小さなうごく部品

 放課後、俺はようやく社会科資料室を見つけ出した。しばらく校舎をさまよい、奇跡的に残っていたオリエンテーション用の校内地図により目的地にたどり着いた。それもこれも、帰りのホームルームが終わった後驚くべきスピードで姿をくらました先生が悪い。

 しかし、なぜ社会科資料室なのだろう。こういう時は基本的に職員室じゃないだろうか。中学校には1年間も通っていないので、詳しいことは分からない。

 若干うんざりしながらドアをノックする。

「1年2組の庄子です。須藤先生いらっしゃいますか」


 若干の間があき、


「あーい。入ってこーい」


 予想よりくぐもった須藤先生の声が聞こえてきた。その上、なんてやる気のない声だろう。

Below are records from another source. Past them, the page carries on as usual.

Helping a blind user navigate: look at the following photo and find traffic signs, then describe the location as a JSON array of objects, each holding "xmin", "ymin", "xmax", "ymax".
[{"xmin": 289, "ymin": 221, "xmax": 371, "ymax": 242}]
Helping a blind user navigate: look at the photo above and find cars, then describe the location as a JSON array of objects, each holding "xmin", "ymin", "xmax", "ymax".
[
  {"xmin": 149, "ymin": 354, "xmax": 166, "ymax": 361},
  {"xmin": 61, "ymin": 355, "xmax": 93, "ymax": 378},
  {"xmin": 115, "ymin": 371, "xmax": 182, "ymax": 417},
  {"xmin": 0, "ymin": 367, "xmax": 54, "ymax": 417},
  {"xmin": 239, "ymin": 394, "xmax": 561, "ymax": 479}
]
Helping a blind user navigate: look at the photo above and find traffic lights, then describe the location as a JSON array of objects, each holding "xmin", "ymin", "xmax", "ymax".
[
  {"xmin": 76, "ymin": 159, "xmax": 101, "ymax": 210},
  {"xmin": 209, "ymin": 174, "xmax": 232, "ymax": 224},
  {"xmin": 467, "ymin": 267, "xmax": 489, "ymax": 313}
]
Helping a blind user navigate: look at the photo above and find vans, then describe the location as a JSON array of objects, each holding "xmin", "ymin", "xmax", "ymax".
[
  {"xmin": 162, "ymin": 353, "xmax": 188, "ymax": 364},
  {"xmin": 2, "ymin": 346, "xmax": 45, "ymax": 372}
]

スーサイのPVみたいにショットガンで蜂の巣にしたくなる。


「失礼します」

 入室すると、まず古い紙の匂いが俺を出迎えた。金属製のラックに、様々な資料や備品が満載されている。そして、先生の姿が見当たらない。

「こっちだこっち。おまえの右奥」

 声の方を向き数歩足を進めると、部屋の隅、奥まったところに先生がいた。

 先生は壁とラックに挟まれた箇所に小さな個人スペースを構築していた。明らかに個人所有のマックブック、卓上スピーカーに小型冷蔵庫、数冊の漫画すら見受けられる。小さな城だ。資料室を私物化している。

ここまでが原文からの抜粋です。